Cellulose degradation is widely studied in insect biology. Some coleopteran species are capable of digesting cellulose by their own arsenal of cellulases and are not dependent on enzymes from microorganisms [9,17,31]. The gut transcriptomes of M. fryanus revealed two different cellulases, GH45 (Mf_GH45) and GH9 (Mf_GH9). Coleopteran GH45 enzymes have a peculiarity in the proton donor residue, which can be aspartate, found specifically in Curculionidae, or glutamate [17,31]. Mf_GH45 has Glu as proton donor amino acid, similar to other Cerambycidae GH45 sequences [31]. In Coleoptera, GH45 genes are found in Chrysomeloidea superfamily and Curculionidae family [17,31], but not in other families with distinct ancestry. This fact suggests that this enzyme was acquired by horizontal gene transfer from microorganisms through a common ancestor or by means of convergent evolution with GH9 since they have similar binding domains [33].

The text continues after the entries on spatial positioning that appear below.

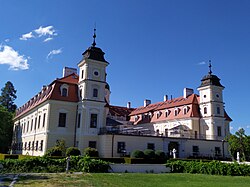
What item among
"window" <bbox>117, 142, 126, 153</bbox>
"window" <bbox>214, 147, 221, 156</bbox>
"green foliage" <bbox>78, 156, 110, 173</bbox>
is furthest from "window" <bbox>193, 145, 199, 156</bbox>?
"green foliage" <bbox>78, 156, 110, 173</bbox>

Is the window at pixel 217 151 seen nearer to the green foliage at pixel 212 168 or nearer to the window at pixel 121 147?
the window at pixel 121 147

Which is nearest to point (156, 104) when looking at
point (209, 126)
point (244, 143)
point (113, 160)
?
point (209, 126)

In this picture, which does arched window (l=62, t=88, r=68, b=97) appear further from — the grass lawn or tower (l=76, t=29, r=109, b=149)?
the grass lawn

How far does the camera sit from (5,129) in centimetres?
4844

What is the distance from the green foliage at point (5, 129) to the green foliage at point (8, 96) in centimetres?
1408

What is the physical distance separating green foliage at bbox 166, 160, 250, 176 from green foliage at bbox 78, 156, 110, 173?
6082mm

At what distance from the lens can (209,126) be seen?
41531mm

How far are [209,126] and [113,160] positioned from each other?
71.5ft

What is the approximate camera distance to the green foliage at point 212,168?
19.3m

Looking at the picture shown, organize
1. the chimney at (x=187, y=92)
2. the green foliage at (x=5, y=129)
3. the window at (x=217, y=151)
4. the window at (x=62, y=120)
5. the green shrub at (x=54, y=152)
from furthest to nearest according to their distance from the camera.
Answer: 1. the chimney at (x=187, y=92)
2. the green foliage at (x=5, y=129)
3. the window at (x=217, y=151)
4. the window at (x=62, y=120)
5. the green shrub at (x=54, y=152)

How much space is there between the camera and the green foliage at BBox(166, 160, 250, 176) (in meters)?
19.3

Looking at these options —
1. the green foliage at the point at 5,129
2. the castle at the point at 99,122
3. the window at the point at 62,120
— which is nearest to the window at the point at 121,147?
the castle at the point at 99,122

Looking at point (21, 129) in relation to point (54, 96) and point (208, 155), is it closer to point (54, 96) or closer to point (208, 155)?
point (54, 96)

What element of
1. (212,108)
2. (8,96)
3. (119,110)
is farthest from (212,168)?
(8,96)
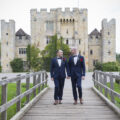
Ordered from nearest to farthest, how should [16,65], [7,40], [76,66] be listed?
[76,66] < [16,65] < [7,40]

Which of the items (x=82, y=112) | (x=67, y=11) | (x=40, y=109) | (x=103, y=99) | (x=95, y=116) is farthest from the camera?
(x=67, y=11)

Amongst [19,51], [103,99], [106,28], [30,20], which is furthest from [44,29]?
[103,99]

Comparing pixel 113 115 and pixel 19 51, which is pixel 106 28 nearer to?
pixel 19 51

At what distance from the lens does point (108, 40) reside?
5647 centimetres

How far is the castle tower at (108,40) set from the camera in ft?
185

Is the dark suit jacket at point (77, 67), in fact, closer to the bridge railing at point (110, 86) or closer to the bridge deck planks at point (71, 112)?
the bridge railing at point (110, 86)

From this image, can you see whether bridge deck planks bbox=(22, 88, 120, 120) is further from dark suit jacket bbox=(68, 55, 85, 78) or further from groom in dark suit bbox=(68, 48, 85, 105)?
dark suit jacket bbox=(68, 55, 85, 78)

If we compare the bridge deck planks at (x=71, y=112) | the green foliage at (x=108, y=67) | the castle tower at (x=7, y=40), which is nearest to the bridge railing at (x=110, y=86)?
the bridge deck planks at (x=71, y=112)

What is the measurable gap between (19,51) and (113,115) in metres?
50.9

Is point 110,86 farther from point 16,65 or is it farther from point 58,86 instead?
point 16,65

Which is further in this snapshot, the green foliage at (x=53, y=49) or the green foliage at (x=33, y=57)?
the green foliage at (x=33, y=57)

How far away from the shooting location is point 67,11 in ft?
180

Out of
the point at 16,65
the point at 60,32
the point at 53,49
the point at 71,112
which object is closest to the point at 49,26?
the point at 60,32

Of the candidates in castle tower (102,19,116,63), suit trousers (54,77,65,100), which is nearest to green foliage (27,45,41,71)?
castle tower (102,19,116,63)
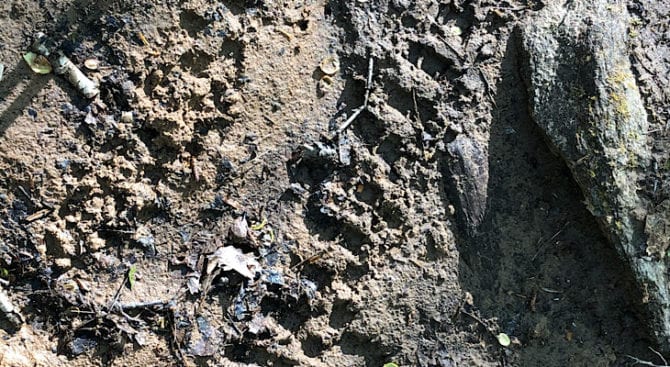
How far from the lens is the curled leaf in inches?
104

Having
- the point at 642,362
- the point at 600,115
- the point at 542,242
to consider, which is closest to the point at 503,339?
the point at 542,242

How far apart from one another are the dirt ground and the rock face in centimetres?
8

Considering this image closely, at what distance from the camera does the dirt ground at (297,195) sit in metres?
2.69

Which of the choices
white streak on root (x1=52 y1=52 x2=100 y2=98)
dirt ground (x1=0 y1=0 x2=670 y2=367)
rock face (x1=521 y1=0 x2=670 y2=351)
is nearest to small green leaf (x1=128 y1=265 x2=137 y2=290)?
dirt ground (x1=0 y1=0 x2=670 y2=367)

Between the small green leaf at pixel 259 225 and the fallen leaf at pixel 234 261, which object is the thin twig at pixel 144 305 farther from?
the small green leaf at pixel 259 225

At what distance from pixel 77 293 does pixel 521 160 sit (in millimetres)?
1972

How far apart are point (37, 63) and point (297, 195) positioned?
1152 mm

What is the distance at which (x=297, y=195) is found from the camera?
296 centimetres

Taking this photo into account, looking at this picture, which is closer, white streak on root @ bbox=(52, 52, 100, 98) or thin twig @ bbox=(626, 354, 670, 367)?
white streak on root @ bbox=(52, 52, 100, 98)

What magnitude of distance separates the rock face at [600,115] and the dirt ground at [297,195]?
0.08 meters

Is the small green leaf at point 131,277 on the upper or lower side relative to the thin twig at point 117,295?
upper

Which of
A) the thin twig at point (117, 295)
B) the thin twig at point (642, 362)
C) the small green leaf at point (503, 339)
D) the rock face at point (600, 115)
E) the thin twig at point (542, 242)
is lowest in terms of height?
the thin twig at point (117, 295)

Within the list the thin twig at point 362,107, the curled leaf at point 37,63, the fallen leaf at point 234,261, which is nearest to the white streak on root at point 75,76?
the curled leaf at point 37,63

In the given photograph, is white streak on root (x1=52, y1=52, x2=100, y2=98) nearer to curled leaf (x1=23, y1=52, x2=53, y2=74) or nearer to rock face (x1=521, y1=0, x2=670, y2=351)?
curled leaf (x1=23, y1=52, x2=53, y2=74)
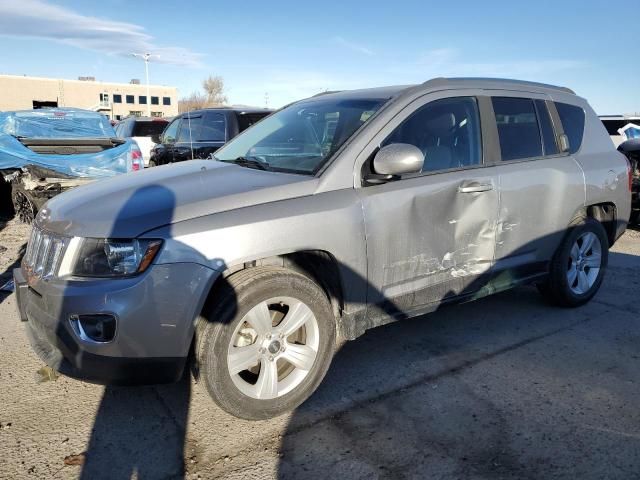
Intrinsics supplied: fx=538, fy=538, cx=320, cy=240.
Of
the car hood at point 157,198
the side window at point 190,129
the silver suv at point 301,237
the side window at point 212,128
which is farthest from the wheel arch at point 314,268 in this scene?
the side window at point 190,129

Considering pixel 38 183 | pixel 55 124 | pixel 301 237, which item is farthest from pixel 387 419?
pixel 55 124

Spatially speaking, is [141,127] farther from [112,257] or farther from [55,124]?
[112,257]

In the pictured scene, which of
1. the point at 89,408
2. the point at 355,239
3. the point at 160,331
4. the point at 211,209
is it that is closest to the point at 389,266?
the point at 355,239

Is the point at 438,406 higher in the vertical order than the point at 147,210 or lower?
lower

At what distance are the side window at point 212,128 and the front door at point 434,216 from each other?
526 cm

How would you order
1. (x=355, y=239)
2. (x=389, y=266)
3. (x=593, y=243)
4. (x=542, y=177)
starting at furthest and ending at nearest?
(x=593, y=243)
(x=542, y=177)
(x=389, y=266)
(x=355, y=239)

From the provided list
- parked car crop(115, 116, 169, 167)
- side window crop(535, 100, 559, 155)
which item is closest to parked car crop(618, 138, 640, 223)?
side window crop(535, 100, 559, 155)

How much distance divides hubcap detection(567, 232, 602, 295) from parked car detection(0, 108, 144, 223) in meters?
6.06

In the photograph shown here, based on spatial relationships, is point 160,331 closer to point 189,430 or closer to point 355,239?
point 189,430

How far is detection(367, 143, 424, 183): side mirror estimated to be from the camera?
3135 millimetres

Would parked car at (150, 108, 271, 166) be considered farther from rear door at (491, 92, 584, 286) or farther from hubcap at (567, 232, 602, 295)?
hubcap at (567, 232, 602, 295)

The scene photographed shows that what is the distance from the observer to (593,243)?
15.6 feet

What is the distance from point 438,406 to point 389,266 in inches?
34.3

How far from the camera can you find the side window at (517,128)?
4.04 metres
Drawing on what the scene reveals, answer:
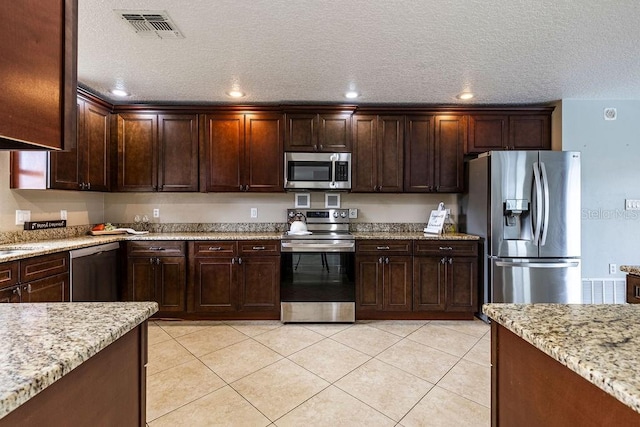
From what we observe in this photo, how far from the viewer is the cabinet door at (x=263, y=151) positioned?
3365mm

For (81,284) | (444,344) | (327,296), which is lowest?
(444,344)

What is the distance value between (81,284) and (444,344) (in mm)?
3149

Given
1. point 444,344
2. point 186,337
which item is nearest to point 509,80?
point 444,344

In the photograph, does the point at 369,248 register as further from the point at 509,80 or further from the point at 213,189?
the point at 509,80

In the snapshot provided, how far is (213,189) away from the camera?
3379 millimetres

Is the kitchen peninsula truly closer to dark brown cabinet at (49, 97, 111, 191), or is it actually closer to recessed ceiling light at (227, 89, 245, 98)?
recessed ceiling light at (227, 89, 245, 98)

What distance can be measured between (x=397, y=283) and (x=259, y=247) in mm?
1487

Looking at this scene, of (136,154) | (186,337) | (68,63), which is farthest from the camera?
(136,154)

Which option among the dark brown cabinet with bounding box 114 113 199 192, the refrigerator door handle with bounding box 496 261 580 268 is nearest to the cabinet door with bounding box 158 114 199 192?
the dark brown cabinet with bounding box 114 113 199 192

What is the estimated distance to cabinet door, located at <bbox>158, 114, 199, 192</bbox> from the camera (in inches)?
131

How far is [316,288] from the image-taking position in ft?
10.2

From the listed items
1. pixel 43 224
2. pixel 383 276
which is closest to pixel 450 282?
pixel 383 276

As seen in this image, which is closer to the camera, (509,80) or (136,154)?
(509,80)

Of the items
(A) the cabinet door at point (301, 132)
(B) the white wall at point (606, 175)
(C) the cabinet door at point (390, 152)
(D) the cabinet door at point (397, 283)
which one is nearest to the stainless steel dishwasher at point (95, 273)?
(A) the cabinet door at point (301, 132)
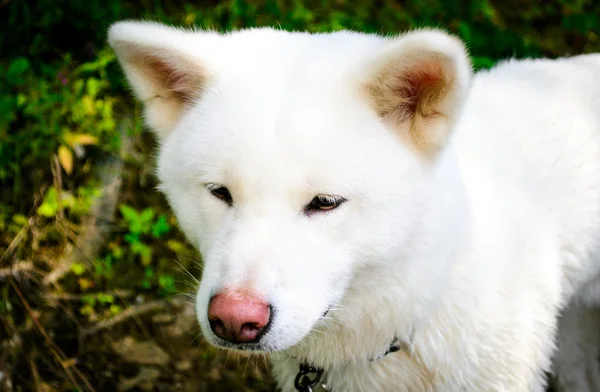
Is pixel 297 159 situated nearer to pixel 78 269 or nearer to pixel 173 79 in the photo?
pixel 173 79

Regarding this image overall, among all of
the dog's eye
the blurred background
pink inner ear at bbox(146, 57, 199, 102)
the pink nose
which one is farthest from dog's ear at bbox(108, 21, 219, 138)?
the blurred background

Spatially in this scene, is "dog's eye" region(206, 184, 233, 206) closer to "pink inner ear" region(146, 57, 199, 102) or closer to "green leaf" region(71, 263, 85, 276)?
"pink inner ear" region(146, 57, 199, 102)

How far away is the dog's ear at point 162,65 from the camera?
214cm

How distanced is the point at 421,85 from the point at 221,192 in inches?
29.5

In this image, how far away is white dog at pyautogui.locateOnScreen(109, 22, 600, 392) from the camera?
6.26 feet

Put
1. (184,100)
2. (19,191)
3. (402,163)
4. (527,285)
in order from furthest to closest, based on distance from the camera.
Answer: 1. (19,191)
2. (527,285)
3. (184,100)
4. (402,163)

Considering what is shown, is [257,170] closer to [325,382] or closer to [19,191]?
[325,382]

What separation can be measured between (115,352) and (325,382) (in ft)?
5.56

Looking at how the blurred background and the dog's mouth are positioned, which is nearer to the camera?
the dog's mouth

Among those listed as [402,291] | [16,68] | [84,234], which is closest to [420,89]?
[402,291]

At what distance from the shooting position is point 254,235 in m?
1.92

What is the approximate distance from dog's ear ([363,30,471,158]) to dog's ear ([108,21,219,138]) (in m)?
0.63

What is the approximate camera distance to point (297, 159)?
189cm

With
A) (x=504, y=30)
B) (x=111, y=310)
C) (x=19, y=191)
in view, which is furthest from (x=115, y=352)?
(x=504, y=30)
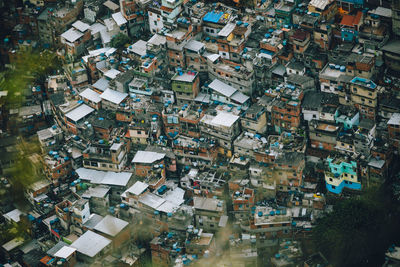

GH9 was never found in any insect belonging to the Chrysomeloidea superfamily or Curculionidae family [17]. However, M. fryanus transcriptome showed an unigene corresponding to GH9 family. The alignment of Mf_GH9 with T. castaneum GH9 (TcEG1) sequence [34] resulted in a high similarity profile. Thus, Mf_GH9 and TcEG1 share a close ancestry as confirmed by the phylogenetic tree (Fig 8). T. castaneum sequences formed a specific branch, segregated by a bootstrap node support of 100 from other orders. However, the phylogenetic tree showed that coleopteran GH9, although weakly represented, evolved differently into the order, since Mf_GH9 and TcEG1 were not in the same branch. More sequences from more beetles need to be investigated to elucidate the evolutionary history of GH9 in Coleoptera.

Fig 8

Phylogenetic tree based on glycosyl hydrolases from insect family 9.

Alignment was performed with MAFFT v7.031b using the L-INS-I algorithm with the–maxiterate option set to 1000, determined using ProtTest. Phylogenetic reconstruction was carried out with RaxML v7.2.7. Bootstrap values were achieved after 1,000 pseudo replicates, indicated in branches. All the sequences, except Mf_GH9, are represented by their compressed names followed by NCBI access numbers.

GH16 family genes are largely found in insects, but not all genes encode enzymes with β-1,3-glucanase activity [17]. Duplication copy event of GH16 family genes originated a group of pattern recognition proteins called Gram-negative bacteria-binding proteins (GNBPs) or β-1,3-glucan recognition proteins [31,35,36], and they are involved in innate immune recognition [37-40]. The β-1,3-glucanase active site is not conserved in GNBPs, and the automatic annotation categorizes them as GH16 because of the conserved β-1,3-glucan-binding domain in their N-terminal region [31,35,40-42]. M. fryanus gut transcriptomes revealed two β-1,3-glucanase-like (Mf_1,3gl1 and Mf_1,3gl2) and two GNBP-like (Mf_GNBP1 and Mf_GNBP2) sequences. Probably Mf_1,3gl1 and Mf_1,3gl2 act in callose degradation as this tissue is composed of β-1,3 linkages [43]. Mf_GNBP1 and Mf_GNBP2 probably act on M. fryanus immune system, as seen in other beetles like T. castaneum, Tenebrio molitor, Dendroctonus ponderosae, and Diabrotica virgifera virgifera [17].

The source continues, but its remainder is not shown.